What Is a Neuronal Synapse and How Does It Work?

The human brain contains approximately 86 billion neurons that communicate through electrical and chemical signals. These points of communication are called synapses, microscopic gaps where a signal passes from a sending neuron to a receiving one. Each neuron can form thousands of these connections with neighboring cells. This transfer of information across trillions of synaptic connections forms the physical basis for all thoughts, memories, emotions, and actions.

Anatomy of a Synapse

A synapse is composed of three parts. The first is the presynaptic terminal, the end of the sending neuron’s axon. This terminal holds neurotransmitters, the nervous system’s chemical messengers, within small spheres called synaptic vesicles. The presynaptic terminal also contains a high concentration of mitochondria to supply the energy needed for communication.

Facing the presynaptic terminal is the postsynaptic terminal, located on a dendrite or the cell body of the receiving neuron. Its membrane is equipped with a dense collection of proteins called receptors. Each receptor is shaped to recognize and bind with a specific neurotransmitter, similar to how a key fits into a lock, allowing the cell to interpret the message.

Between the presynaptic and postsynaptic terminals is a narrow gap known as the synaptic cleft. This space, less than 50 nanometers wide, is filled with fluid and proteins that help hold the two neurons in close proximity. The signal must traverse this cleft, which ensures that communication is precise and that signals travel in one direction.

Synaptic Transmission

Transmitting a signal begins when an electrical impulse, or action potential, reaches the presynaptic terminal. This arrival triggers the opening of channels that allow calcium ions to rush into the cell. The influx of calcium prompts synaptic vesicles filled with neurotransmitters to move toward the edge of the presynaptic terminal.

The vesicles fuse with the membrane and release their contents into the synaptic cleft through exocytosis. These neurotransmitter molecules travel across the gap in microseconds and bind to their corresponding receptors on the postsynaptic terminal. This binding event converts the chemical signal back into an electrical one.

The interaction between neurotransmitters and receptors causes ion channels on the postsynaptic membrane to open, allowing charged particles to flow into or out of the receiving neuron. If the flow of ions makes the inside of the cell more positive, it creates an excitatory postsynaptic potential (EPSP), making the neuron more likely to fire its own action potential. Conversely, if the ion flow makes the cell more negative, it results in an inhibitory postsynaptic potential (IPSP), making it less likely to fire.

A single neuron constantly integrates these incoming excitatory and inhibitory signals from thousands of synapses to determine its overall response. While most synapses are chemical, a small number are electrical. Electrical synapses use channels called gap junctions to allow ions to flow directly between cells, enabling nearly instantaneous and synchronized activity among groups of neurons.

Synaptic Plasticity

Synapses are not fixed structures; they can change their strength over time in response to neural activity. This dynamic process, known as synaptic plasticity, is the mechanism that underlies learning and memory.
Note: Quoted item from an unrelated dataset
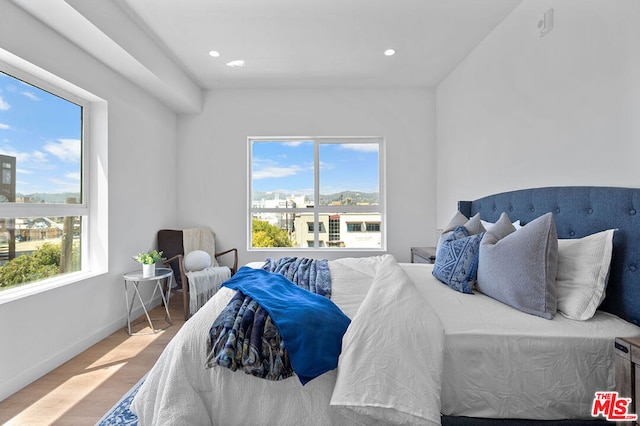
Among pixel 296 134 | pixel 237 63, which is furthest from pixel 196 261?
pixel 237 63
The brain’s capacity to adapt is tied to the strengthening or weakening of these connections between neurons.

Two primary forms of this plasticity are Long-Term Potentiation (LTP) and Long-Term Depression (LTD). LTP is a persistent strengthening of a synaptic connection that occurs when it is frequently used, making communication more efficient. This process often involves increasing the number of neurotransmitter receptors on the postsynaptic membrane, making it more sensitive to signals.

Conversely, LTD is the long-lasting weakening of a synaptic connection that results from a lack of stimulation or specific patterns of low-frequency activity. During LTD, the number of receptors on the postsynaptic neuron may decrease, making the synapse less responsive. This process is just as important as LTP, as it allows for the pruning of unused or inefficient connections, refining neural circuits.
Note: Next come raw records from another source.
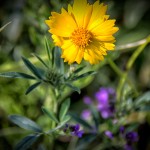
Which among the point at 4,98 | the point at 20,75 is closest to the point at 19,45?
the point at 4,98

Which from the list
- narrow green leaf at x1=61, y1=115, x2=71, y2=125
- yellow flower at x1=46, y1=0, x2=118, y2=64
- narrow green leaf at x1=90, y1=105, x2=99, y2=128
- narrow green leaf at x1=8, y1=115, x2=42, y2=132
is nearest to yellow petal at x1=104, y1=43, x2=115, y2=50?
yellow flower at x1=46, y1=0, x2=118, y2=64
Synapses in Health and Disease

Proper synaptic function is necessary for neurological health, and disruptions in this activity are linked to many brain disorders. In several neurodegenerative diseases, the loss of synapses is a primary event that occurs before neurons die and is correlated with cognitive symptoms. This synaptic failure can be driven by toxic proteins that interfere with communication.

In Alzheimer’s disease, for example, amyloid-β and tau protein aggregates damage synapses. These oligomers disrupt the release of neurotransmitters and the function of postsynaptic receptors, leading to synapse loss and memory impairment. Parkinson’s disease involves the loss of dopamine-producing neurons and their synapses in brain regions that control movement.
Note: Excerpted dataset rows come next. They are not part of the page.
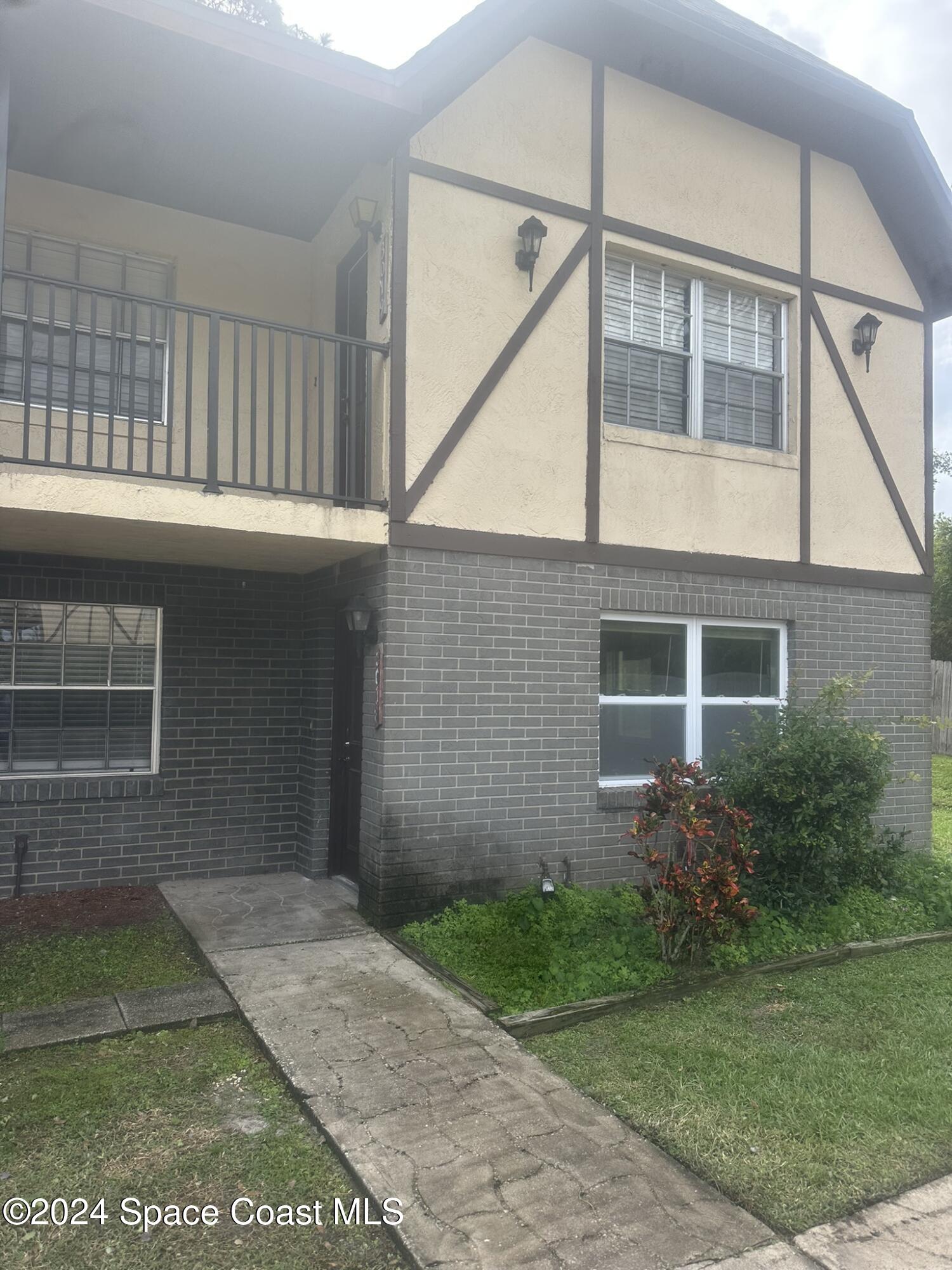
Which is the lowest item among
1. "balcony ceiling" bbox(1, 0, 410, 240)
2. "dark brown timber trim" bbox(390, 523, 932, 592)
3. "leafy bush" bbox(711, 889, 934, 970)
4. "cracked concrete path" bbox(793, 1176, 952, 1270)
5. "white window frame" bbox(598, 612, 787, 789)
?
"cracked concrete path" bbox(793, 1176, 952, 1270)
Synapses are a primary target for therapeutic interventions. Many medications for psychiatric disorders, such as depression and anxiety, work by modulating synaptic transmission. Selective serotonin reuptake inhibitors (SSRIs), for instance, increase the amount of the neurotransmitter serotonin in the synaptic cleft by blocking its reabsorption into the presynaptic neuron. This action helps to correct imbalances in serotonergic signaling that are thought to contribute to the symptoms of depression.